TBmodels is a Python library developed as part of the Z2Pack ecosystem, designed for reading, creating, and manipulating tight-binding models. Its distinct feature is its comprehensive support for symmetry operations and seamless integration with Wannier90. It allows users to read Wannier Hamiltonians, symmetrize them to enforce crystal symmetries, and export them for topological invariant calculations, making it a critical tool in the workflow for identifying topological materials.

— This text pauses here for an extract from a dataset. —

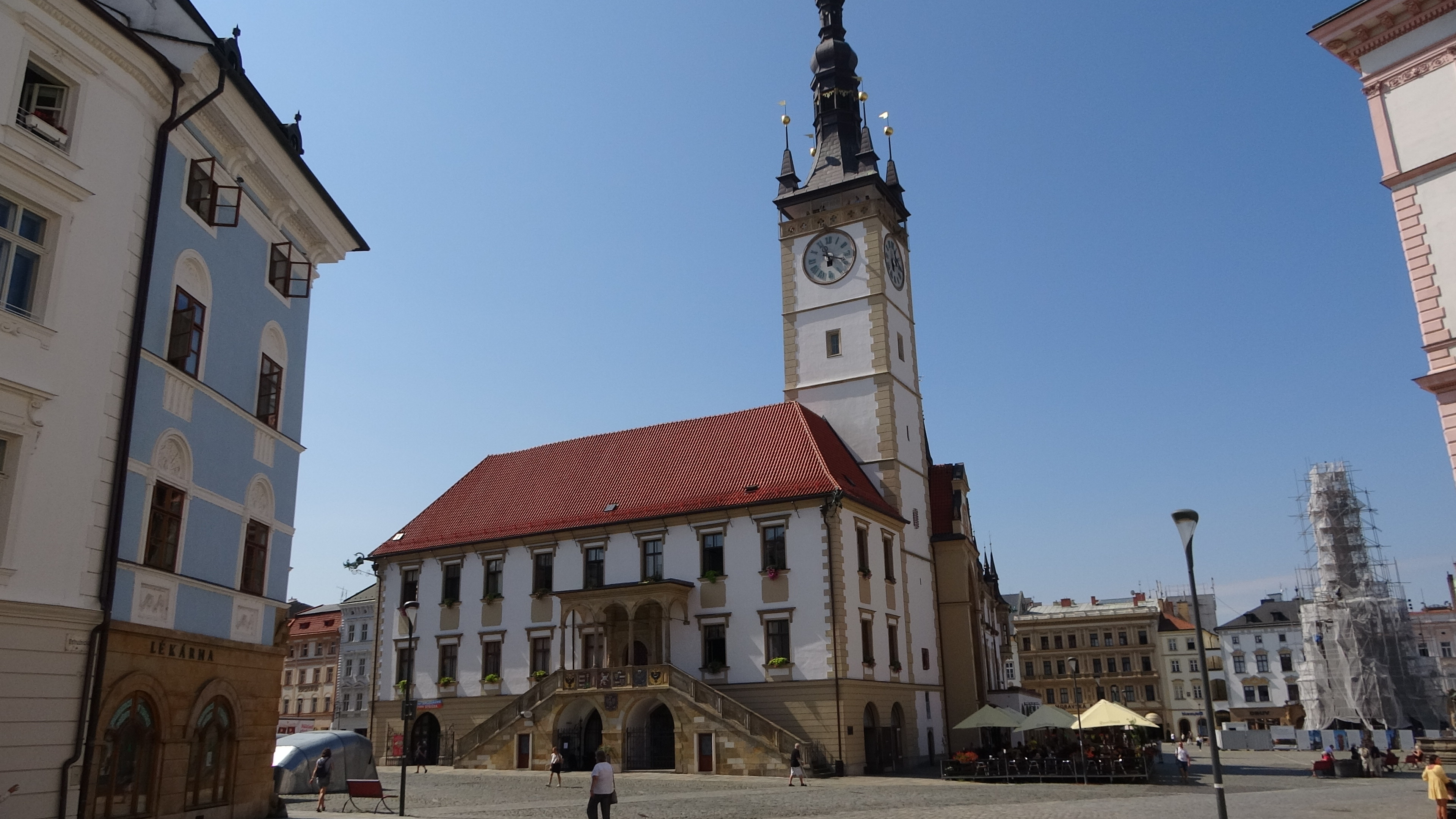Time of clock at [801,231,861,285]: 11:18
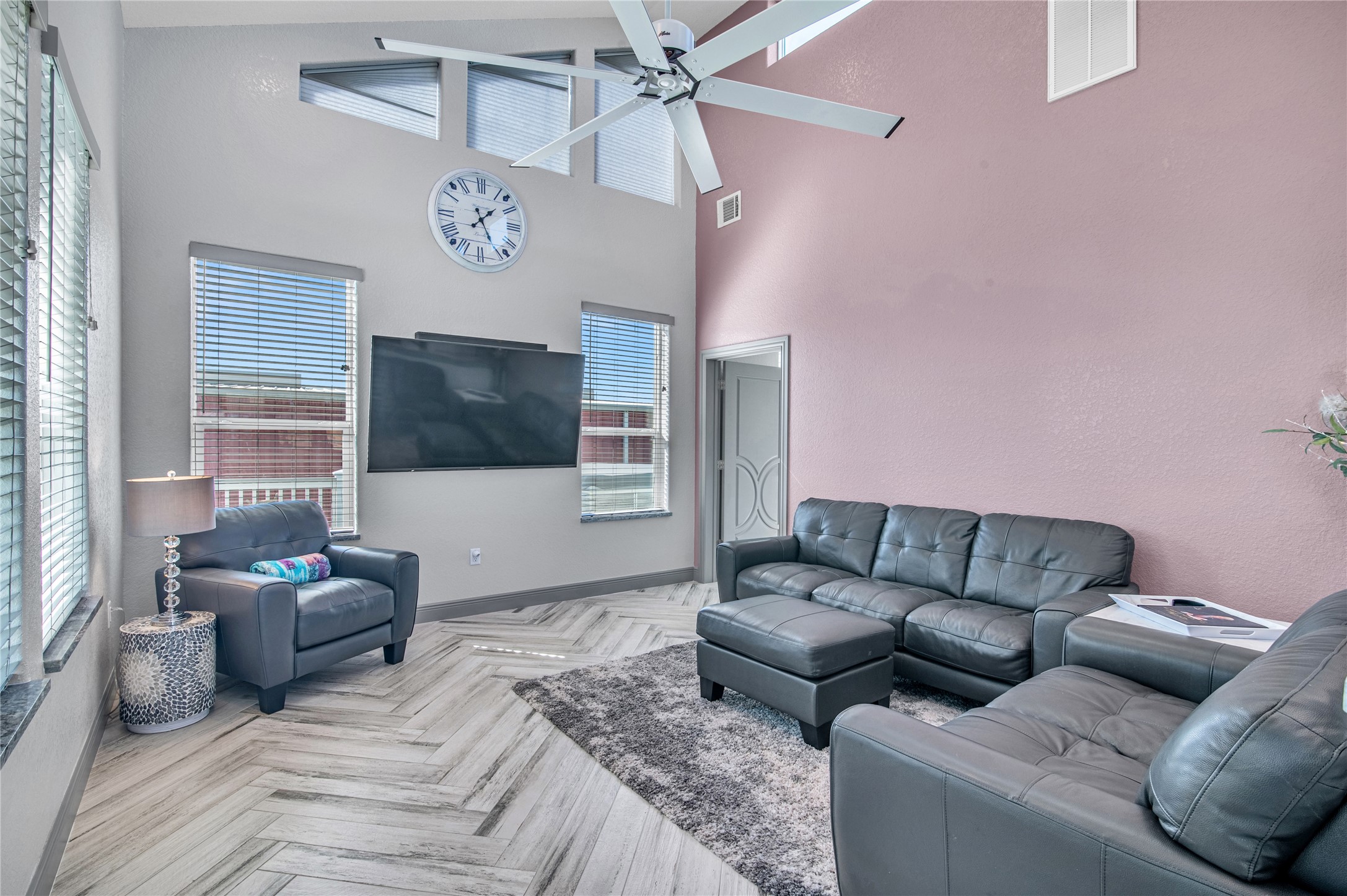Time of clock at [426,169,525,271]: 1:25
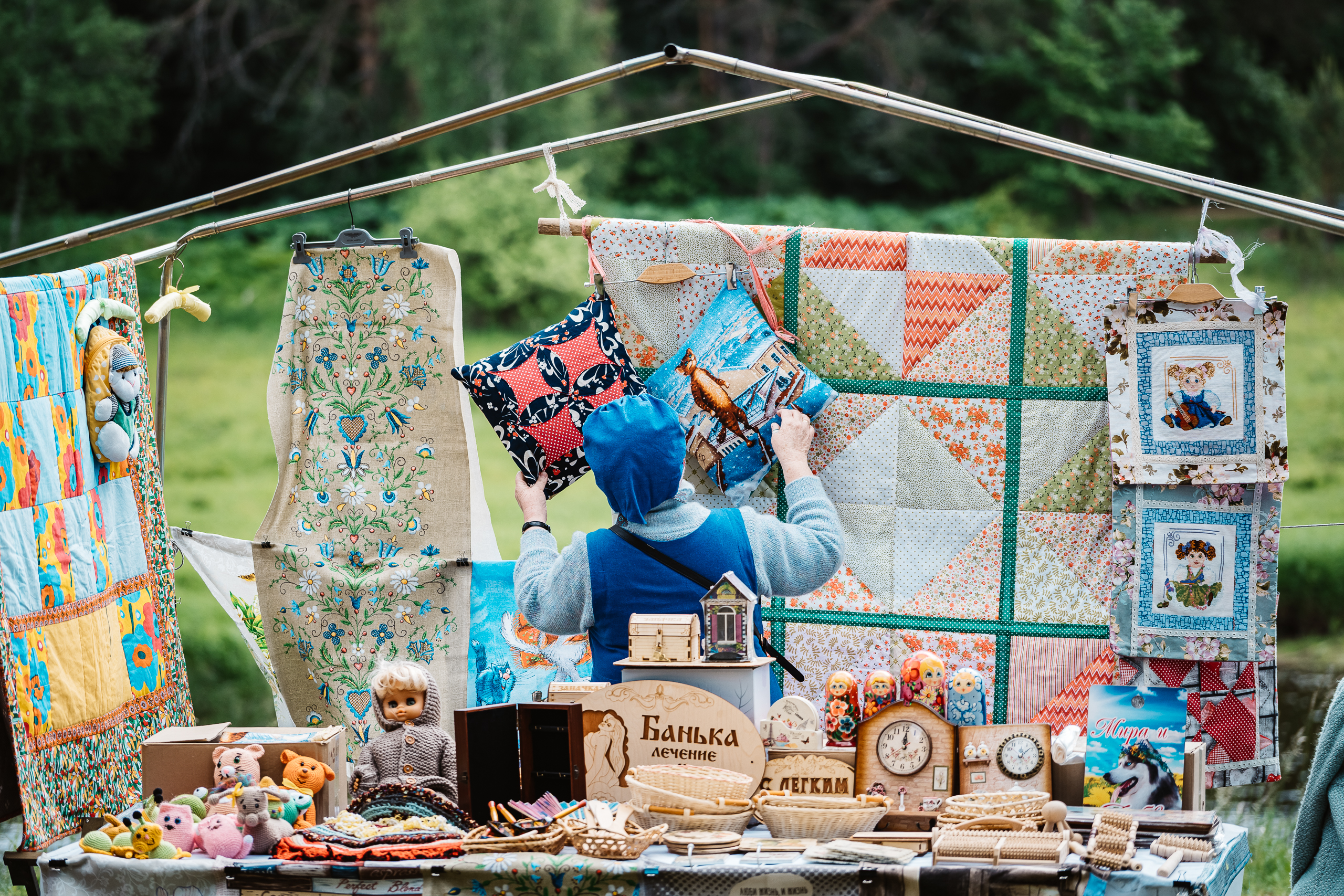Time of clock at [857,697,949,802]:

Scientific domain: Topological Materials, Symmetry Analysis Target user community: Researchers using Wannier90 for topological characterization

Theoretical Methods

• Tight-Binding: Evaluation of $H(\mathbf{k}) = \sum_{\mathbf{R}} e^{i\mathbf{k}\cdot\mathbf{R}} H(\mathbf{R})$.
• Symmetry Analysis:
  • Application of space group operations to effective models.
  • Symmetrization: $\tilde{H} = \frac{1}{|G|} \sum_{g \in G} D(g) H(g^{-1} \mathbf{k}) D^\dagger(g)$.
• Interpolation: Fourier transform from real-space Wannier representation to k-space.

Capabilities

• Model Construction:
  • Direct import from wannier90_hr.dat.
  • Manual construction from hopping terms.
  • HDF5 storage for efficient I/O.
• Manipulation:
  • Supercell creation.
  • Dimensionality reduction (slab cutting).
  • Basis transformation.
• Observables:
  • Band structures.
  • Eigenvalues/Eigenvectors along paths.
• Symmetry: Extensive tools to check and enforce symmetries on numerical models.

Key Strengths

• Wannier90 Integration: The from_wannier_files() method is robust and handles the wsvec.dat (Wigner-Seitz vectors) correctly, solving phase ambiguity issues common in other parsers.
• Topology Ready: Directly feeds into Z2Pack for calculating Wilson loops and Chern numbers.
• Sparse Storage: Efficiently handles large models with many hopping terms using sparse matrix logic.

Inputs & Outputs

• Inputs:
  • Wannier90 output files (_hr.dat, _wsvec.dat).
  • Python scripts.
• Outputs:
  • HDF5 model files.
  • Band structure arrays.

Interfaces & Ecosystem

• Z2Pack: Primary consumer of TBmodels objects.
• Wannier90: Primary source of input data.
• PythTB: TBmodels can convert to/from PythTB formats.

Performance Characteristics

• Efficiency: Optimized for evaluating Hamiltonians at many k-points (vectorized via NumPy).
• Scalability: Handles models with hundreds of orbitals (standard Wannier output).

Comparison with Other Codes

• vs. PythTB: PythTB is excellent for pedagogy and simple models. TBmodels is built for the "read Wannier90 $\to$ symmetrize $\to$ calculate Z2" research pipeline.
• vs. Pybinding: Pybinding is better for massive disordered systems (KPM). TBmodels is better for accurate bulk topology of crystals.

Application Areas

• Material Discovery: Screening databases for topological insulators.
• Surface States: Constructing slab models from bulk Wannier functions to see surface bands.

Community and Support

• Development: Dominik Gresch (ETH Zurich alumni).
• Source: GitHub.

Verification & Sources

• Website: https://tbmodels.greschd.ch/
• Verification status: ✅ VERIFIED
  • Mature library in the topological physics stack.